══ EXCERPTED TEXT ══
It may be possible to treat paracetamol (acetaminophen) overdose in the future using microRNAs to silence transcription of genes that lead to the production of toxic metabolites. This is according to a proof-of-concept study carried out using stem cell models by researchers at the Medical Research Council (MRC) Centre for Regenerative Medicine at the University of Edinburgh.
The study published in Stem Cells Translational Medicine also found that liver cells grown from stem cells acted as a good model for analysing drug toxicity in the human liver.
An overdose of paracetamol can cause acute liver failure, which can be life-threatening or require a liver transplant. In 2014, there were 200 deaths from paracetamol overdose in the UK, and in a lot of cases overdose can occur accidentally.
An overdose of paracetamol results in the liver becoming overloaded and is metabolised in different way than when paracetamol is present in safe concentrations. The toxic product of this overdose metabolism pathway is N-acetyl-p-benzoquinoneimine. This product results in depletion of stores of the liver’s natural anti-oxidant – glutathione. This depletion results in death of hepatocytes, the major metabolic cell type of the liver and can lead to liver failure. The current standard treatment for paracetamol overdose is administration of N-acetylcysteine (NAC), which can cause anaphylactoid reactions and nausea.
MicroRNAs are non-coding RNAs that control when a gene is turned on and off and influence metabolic pathways. The researchers grew batches of hepatocytes from an established and renewable source of stem cells. These hepatocytes were exposed to paracetamol and serum samples from liver failure patients in a bid to identify microRNAs that reduce the toxic effect of paracetamol on the liver and depletion of glutathione.
The microRNA that was identified – antagomir 324 – was found to improve cell survival by inhibiting the action of another microRNA (mir-324-5p) in the hepatocytes grown from stem cells, which in turn resulted in an increase of the enzyme SULT2A1. This led to increased levels of glutathione.
The results of these experiments not only signify a potential future treatment for paracetamol overdose but also show that stem cell derived liver cells can act as a good model of drug toxicity in the liver.
═══
══ INFORMATION SHOWN ══
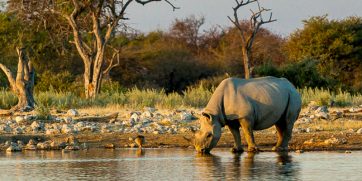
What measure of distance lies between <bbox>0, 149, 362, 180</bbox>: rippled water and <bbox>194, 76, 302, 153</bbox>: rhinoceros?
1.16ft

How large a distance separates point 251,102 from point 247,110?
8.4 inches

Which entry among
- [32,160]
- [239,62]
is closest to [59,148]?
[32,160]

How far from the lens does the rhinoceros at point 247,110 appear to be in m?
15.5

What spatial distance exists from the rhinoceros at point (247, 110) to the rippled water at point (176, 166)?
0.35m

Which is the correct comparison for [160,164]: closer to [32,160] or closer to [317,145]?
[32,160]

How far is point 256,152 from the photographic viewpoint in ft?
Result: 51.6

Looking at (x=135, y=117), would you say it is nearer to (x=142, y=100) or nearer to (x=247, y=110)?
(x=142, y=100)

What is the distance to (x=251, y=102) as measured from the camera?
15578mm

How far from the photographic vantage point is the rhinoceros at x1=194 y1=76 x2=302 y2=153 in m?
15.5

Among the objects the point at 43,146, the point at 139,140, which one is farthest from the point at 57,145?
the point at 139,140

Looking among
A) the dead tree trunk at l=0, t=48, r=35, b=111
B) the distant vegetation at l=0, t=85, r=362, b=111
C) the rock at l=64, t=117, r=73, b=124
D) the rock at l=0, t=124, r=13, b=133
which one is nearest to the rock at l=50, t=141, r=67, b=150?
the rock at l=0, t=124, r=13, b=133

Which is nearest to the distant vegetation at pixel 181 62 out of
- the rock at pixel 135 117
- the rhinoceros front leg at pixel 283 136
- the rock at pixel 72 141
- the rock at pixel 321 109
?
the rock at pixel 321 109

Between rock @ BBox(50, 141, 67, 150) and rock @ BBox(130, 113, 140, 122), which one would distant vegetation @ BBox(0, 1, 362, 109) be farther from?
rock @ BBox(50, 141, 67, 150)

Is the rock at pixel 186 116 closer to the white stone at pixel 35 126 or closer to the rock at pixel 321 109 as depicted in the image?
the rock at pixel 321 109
═══
══ INFORMATION SHOWN ══
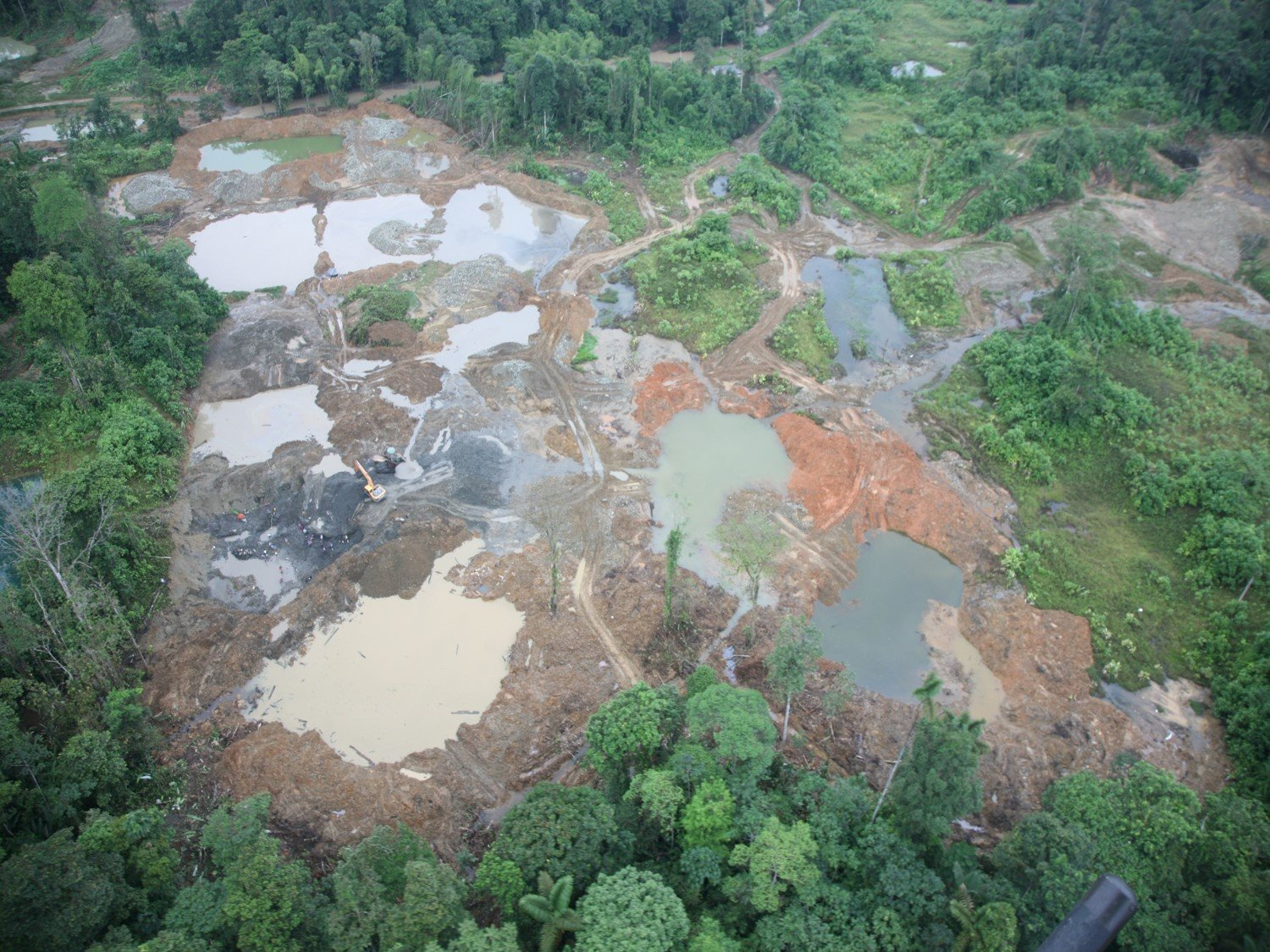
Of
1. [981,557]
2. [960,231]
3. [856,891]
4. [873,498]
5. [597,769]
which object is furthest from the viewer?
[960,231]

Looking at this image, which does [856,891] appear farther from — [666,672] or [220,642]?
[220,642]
═══
══ INFORMATION SHOWN ══
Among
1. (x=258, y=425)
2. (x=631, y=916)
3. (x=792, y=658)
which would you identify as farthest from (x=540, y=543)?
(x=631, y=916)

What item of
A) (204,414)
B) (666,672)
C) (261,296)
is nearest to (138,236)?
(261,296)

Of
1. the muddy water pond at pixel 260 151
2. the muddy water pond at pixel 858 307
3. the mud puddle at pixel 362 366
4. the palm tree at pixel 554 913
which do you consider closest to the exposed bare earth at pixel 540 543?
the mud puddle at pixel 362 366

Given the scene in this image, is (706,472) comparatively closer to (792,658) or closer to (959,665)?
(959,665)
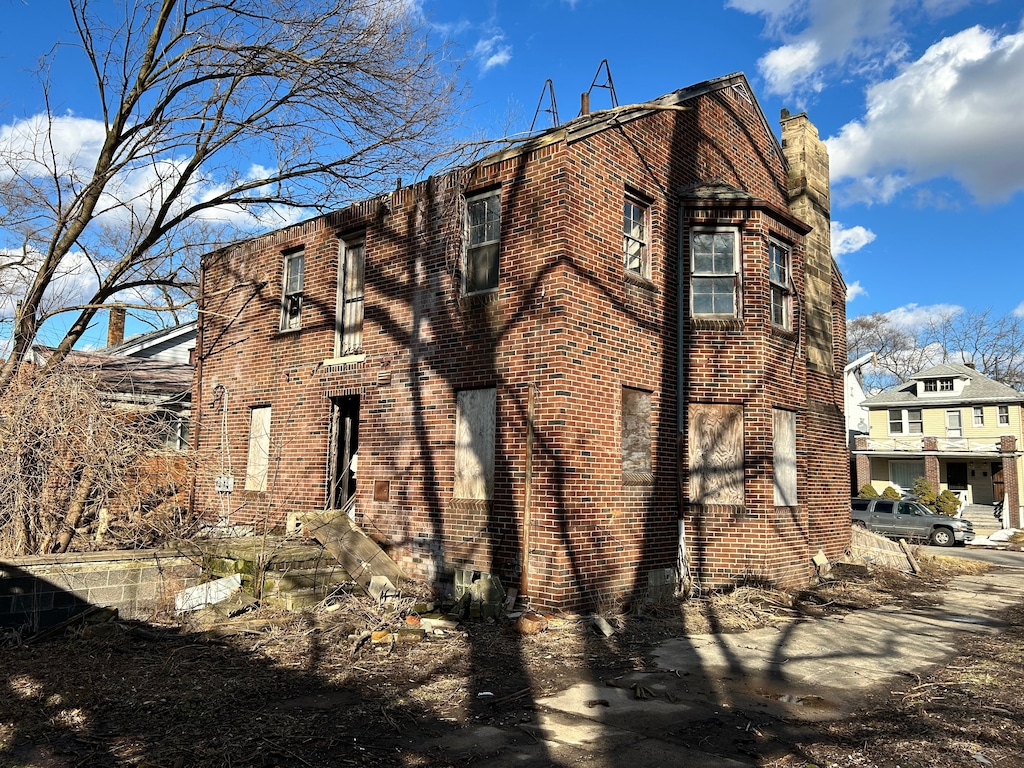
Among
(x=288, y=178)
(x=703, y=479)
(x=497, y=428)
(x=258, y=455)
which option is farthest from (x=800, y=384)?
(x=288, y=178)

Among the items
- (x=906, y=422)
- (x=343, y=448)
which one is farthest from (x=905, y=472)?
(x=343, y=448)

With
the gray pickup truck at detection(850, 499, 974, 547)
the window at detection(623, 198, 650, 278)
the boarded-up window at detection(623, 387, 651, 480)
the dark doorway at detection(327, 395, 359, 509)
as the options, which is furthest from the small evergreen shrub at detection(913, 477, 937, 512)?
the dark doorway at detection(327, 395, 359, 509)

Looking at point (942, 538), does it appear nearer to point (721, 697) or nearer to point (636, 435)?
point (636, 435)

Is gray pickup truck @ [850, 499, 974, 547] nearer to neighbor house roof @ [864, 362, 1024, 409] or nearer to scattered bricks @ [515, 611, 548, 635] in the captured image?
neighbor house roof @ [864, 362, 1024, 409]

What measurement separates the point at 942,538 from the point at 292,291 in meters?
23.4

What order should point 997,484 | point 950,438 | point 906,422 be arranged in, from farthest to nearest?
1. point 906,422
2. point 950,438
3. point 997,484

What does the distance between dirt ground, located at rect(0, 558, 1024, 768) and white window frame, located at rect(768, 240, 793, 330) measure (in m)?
═══
EXERCISE REQUIREMENTS
Please write the next part of the paracetamol overdose article, starting after its final sentence. The listing stands apart from the paracetamol overdose article and is separate material.

ANSWER BOX
Armed with these results, the researchers were keen to investigate the effect of antagomir 324 on blood plasma taken from three patients poisoned by paracetamol. The toxicity of plasma from two patients was reduced after exposure to antagomir 324. Increased cell survival was seen and researchers suggest the cells were dying in a different way, reducing the subsequent toxic effects on surrounding tissue. Antagomir 324 did not have an effect on the third patient’s serum. The scientists found lower levels of ALT – a marker for liver injury – in this sample so think that the liver damage was not as severe and this is why the microRNAs did not have an effect.
Further work is needed in the future to validate these studies using established pre-clinical models of liver failure. Lead researcher, Dr David Hay, said: “We believe that these studies represent an important advance for regenerative medicine, demonstrating the power of stem cell derived systems to model human biology ‘in a dish’ and identify new microRNAs which could be translated to the clinic in the future.”
Paul Colville-Nash, programme manager for regenerative medicine at MRC, said: “The results of these studies offer us great insight into how drug toxicity could be reversed by targeting control pathways to boost cell defences. The study shows how high quality stem cell derived models can open up new opportunities to understand and treat potentially devastating health conditions.”